EXTRACT PROVIDED
----
Appunti di PsicologiaPsychology Notes - Cultural Association for Psychology Research Copyright 1995-1996-1997-1998-1999 by Dr. Salvatore Manai
A Group in Therapy
Dr.ssa Simona Cupisti (Psicologa) (English version by R. Mautner)
Today, in light of all that's been said and done in recent years regarding eating disorders, we're even more convinced of the necessity of finding new avenues to deal with this type of disability. In utilizing previously defined diagnostic categories and standardized interventions in the face of anorexia, the therapist feels partially paralyzed, impotent and inefficacious. This doesn't mean that the literature dealing with this problem should be discarded, but the very nature of the problem forces us to profoundly reconsider.
----
RECORD EXCERPTS
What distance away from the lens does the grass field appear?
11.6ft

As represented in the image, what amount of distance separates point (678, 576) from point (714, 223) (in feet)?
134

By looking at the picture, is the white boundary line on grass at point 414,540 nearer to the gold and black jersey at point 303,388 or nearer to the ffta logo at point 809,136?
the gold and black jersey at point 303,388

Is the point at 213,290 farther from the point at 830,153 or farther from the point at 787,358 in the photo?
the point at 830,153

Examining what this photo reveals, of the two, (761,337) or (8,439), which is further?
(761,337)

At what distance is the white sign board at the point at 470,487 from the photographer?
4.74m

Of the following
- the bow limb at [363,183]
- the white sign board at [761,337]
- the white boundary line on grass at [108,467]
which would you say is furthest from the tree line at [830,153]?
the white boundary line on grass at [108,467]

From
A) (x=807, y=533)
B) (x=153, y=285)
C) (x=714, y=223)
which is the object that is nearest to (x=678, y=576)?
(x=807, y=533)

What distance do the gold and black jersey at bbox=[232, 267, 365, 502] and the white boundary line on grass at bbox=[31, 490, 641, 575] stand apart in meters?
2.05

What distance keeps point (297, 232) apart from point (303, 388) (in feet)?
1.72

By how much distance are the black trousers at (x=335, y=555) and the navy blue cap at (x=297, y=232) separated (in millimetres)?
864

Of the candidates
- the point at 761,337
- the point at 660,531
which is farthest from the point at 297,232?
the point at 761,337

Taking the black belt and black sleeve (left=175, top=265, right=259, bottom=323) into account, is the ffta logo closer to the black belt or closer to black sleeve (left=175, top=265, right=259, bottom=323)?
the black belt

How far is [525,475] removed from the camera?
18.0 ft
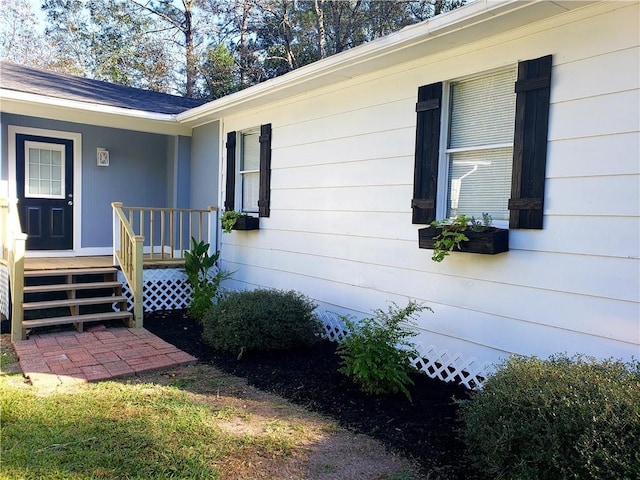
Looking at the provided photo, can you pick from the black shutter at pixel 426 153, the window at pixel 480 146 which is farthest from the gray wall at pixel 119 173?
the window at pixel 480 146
----
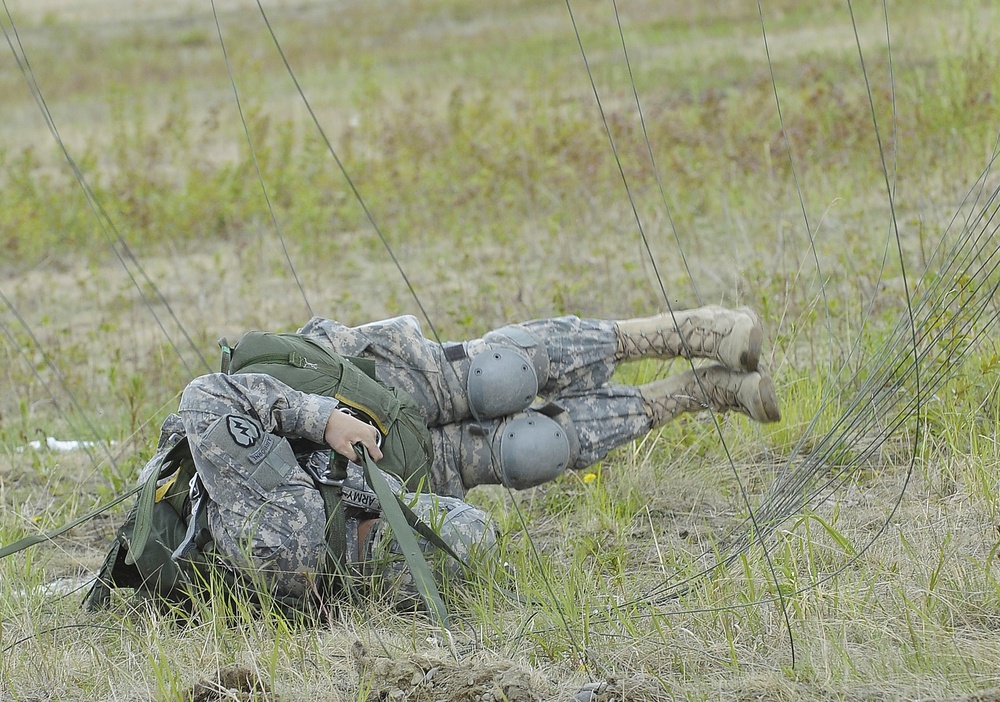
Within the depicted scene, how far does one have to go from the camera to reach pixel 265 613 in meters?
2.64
----
WORK ORDER
Copy out, word for word, the entire passage above on group therapy and eating disorders.

TASK SOLUTION
Appunti di PsicologiaPsychology Notes - Cultural Association for Psychology Research Copyright 1995-1996-1997-1998-1999 by Dr. Salvatore Manai
A Group in Therapy
Dr.ssa Simona Cupisti (Psicologa) (English version by R. Mautner)
Today, in light of all that's been said and done in recent years regarding eating disorders, we're even more convinced of the necessity of finding new avenues to deal with this type of disability. In utilizing previously defined diagnostic categories and standardized interventions in the face of anorexia, the therapist feels partially paralyzed, impotent and inefficacious. This doesn't mean that the literature dealing with this problem should be discarded, but the very nature of the problem forces us to profoundly reconsider.